LLC’s, Creditors and Authority to File Bankruptcy

Limited liability companies (LLC’s) are the entity of choice these days for small, medium and even huge (think General Motors) businesses.  Laws governing the operation of LLC’s vary from state to state, but tend to offer owners greater flexibility and control than for other entities. LLC’s can be managed by the members, or by managers. Owners are “members” and membership rights consist of both management rights and economic rights. Much like large investors in a company may gain a seat on a board of directors, investors and lenders to LLC’s may seek membership status or even the right to appoint a manager for the company. For years, lenders have insisted on membership status, changes in operating agreements or manager appointments to try and prevent owners of LLC’s from filing bankruptcy.  Does that work?

Each situation is different and depends on the applicable law and specific facts, but a Kentucky bankruptcy judge recently decided “No”, such steps could not prevent an LLC from filing bankruptcy.  The case is Lexington Hospitality Group, LLC (“LHG”), Case No. 17-51568 in the Bankruptcy Court for the Eastern District of Kentucky.[1]  LHG was organized in May, 2015 and it was managed by Janee Hotel Corporation (“Janee”) under the original operating agreement.  The operating agreement gave the manager full authority to operate the business in the ordinary course, but member approval was needed to change business operations, admit a new member or engage in conflict of interest transactions. The original operating agreement did not address authority to file bankruptcy.

In September, 2015, LHG acquired a hotel, borrowing $6,000,000 of the purchase price with a loan secured by a mortgage and security agreement against the assets of the hotel. LHG also amended its operating agreement to admit a new member – an entity created and owned by the lender that would have a 30% membership interest until the loan was repaid.  Two other 5% members were admitted, so Janee retained a 60% membership interest and remained the manager of LHG.  The amended operating agreement had one new provision which limited the authority to file bankruptcy to an “independent manager,” who had to get approval of 75% of the members. The independent manager position also ended when the loan was repaid. Another new provision required LHG to get written votes from the lender and all members before filing bankruptcy. LHG defaulted and in February, 2017, an addendum to the operating agreement provided that an additional 20% membership interest was transferred to the lender/member, resulting in a 50% ownership stake[2].  LHG defaulted again, the lender filed suit and asked for the appointment of a receiver, and LHG filed bankruptcy in August, 2017.  Neither the independent manager, nor 75% of the members authorized the filing, but it was authorized by Janee as the company manager.

Ruling on the lender’s motion to dismiss the case as an unauthorized filing, the Bankruptcy Court first determined that state law controlled how a company may authorize filing bankruptcy, but federal law controlled whether provisions restricting that authority were valid.  The Court ruled that the provisions restricting the ability to file bankruptcy were not valid because they were intended to take control of the decision away from LHG and place it in the hands of the lender, and for no other legitimate reason.  The Court found that giving up the right to file bankruptcy through a contract was not permissible under federal law.  That left the issue of whether the rest of the operating agreement or state law authorized LHG’s manager to file bankruptcy.

The Court analyzed the remaining provisions of the operating agreement and Kentucky law to decide that Janee, as manager, did have authority to file the bankruptcy.  First, the operating agreement gave the manager authority to manage the business and affairs of LHG unless there was a restriction elsewhere in the operating agreement.  While there were restrictions on decisions such as admitting new members, once the lender’s provisions were invalidated, there were no restrictions on filing bankruptcy.  In addition, the Court found that Kentucky law gave managers exclusive power to manage the business and affairs of a company unless the operating agreement or other laws restricted that authority.

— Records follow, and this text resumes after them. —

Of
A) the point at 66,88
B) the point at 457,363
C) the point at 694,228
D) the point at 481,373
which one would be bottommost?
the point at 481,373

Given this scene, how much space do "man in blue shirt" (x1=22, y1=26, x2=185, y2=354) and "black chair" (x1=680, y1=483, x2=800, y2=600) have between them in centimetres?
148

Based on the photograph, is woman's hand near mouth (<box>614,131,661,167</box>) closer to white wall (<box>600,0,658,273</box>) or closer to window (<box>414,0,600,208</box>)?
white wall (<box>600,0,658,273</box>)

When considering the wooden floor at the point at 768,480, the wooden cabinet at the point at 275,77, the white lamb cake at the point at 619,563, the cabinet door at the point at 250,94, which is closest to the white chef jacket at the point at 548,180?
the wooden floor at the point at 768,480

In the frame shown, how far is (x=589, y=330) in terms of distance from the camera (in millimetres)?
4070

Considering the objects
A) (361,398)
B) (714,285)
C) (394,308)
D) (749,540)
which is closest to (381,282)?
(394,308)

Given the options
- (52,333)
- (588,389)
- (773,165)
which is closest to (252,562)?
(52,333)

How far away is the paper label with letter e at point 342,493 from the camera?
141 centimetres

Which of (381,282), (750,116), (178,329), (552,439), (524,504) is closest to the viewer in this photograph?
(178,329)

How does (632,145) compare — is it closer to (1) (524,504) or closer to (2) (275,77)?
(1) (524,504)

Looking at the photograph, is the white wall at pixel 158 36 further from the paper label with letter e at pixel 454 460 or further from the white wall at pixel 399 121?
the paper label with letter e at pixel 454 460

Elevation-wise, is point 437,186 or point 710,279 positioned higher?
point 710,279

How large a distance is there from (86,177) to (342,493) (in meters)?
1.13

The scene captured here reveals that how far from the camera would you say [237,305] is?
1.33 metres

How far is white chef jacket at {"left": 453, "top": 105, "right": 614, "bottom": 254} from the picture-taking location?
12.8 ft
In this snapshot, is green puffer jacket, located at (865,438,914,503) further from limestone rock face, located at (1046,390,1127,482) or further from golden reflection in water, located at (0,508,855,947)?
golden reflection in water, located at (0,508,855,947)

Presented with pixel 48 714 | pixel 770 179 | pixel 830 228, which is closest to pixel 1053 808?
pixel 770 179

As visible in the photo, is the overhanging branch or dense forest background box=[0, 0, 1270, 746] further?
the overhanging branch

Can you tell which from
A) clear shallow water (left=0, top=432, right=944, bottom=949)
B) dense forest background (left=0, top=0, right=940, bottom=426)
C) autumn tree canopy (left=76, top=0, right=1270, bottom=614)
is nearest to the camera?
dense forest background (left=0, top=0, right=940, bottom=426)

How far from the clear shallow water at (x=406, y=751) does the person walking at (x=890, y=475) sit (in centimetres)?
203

Kentucky law does not require unanimous member consent to authorize a bankruptcy filing. Ultimately, the Court decided that bankruptcy might be outside the “ordinary course” of business, but it was a decision that was part of the business affairs of LHG.  The Court denied the lender’s motion to dismiss and found that LHG’s bankruptcy filing was properly authorized.

This ruling is important because it offers guidance to attorneys who represent lenders, businesses in financial trouble, and those who form and help govern limited liability companies.  What if a lender did not become a member, but just insisted on a provision that required a unanimous member vote to file bankruptcy? What if the operating agreement already had a unanimous member vote requirement to file bankruptcy before a loan was acquired and the lender took a 1% member interest?  Each case is unique, and should be reviewed by knowledgeable counsel.  But just because a lender insists on bankruptcy restrictions and a membership stake as a condition of a loan doesn’t mean the doors to the Bankruptcy Court are closed.

See below link for the full opinion:


[1] Full disclosure, DelCotto Law Group represents Lexington Hospitality Group.

[2] Additional restrictions were contained in the second addendum which are omitted for brevity.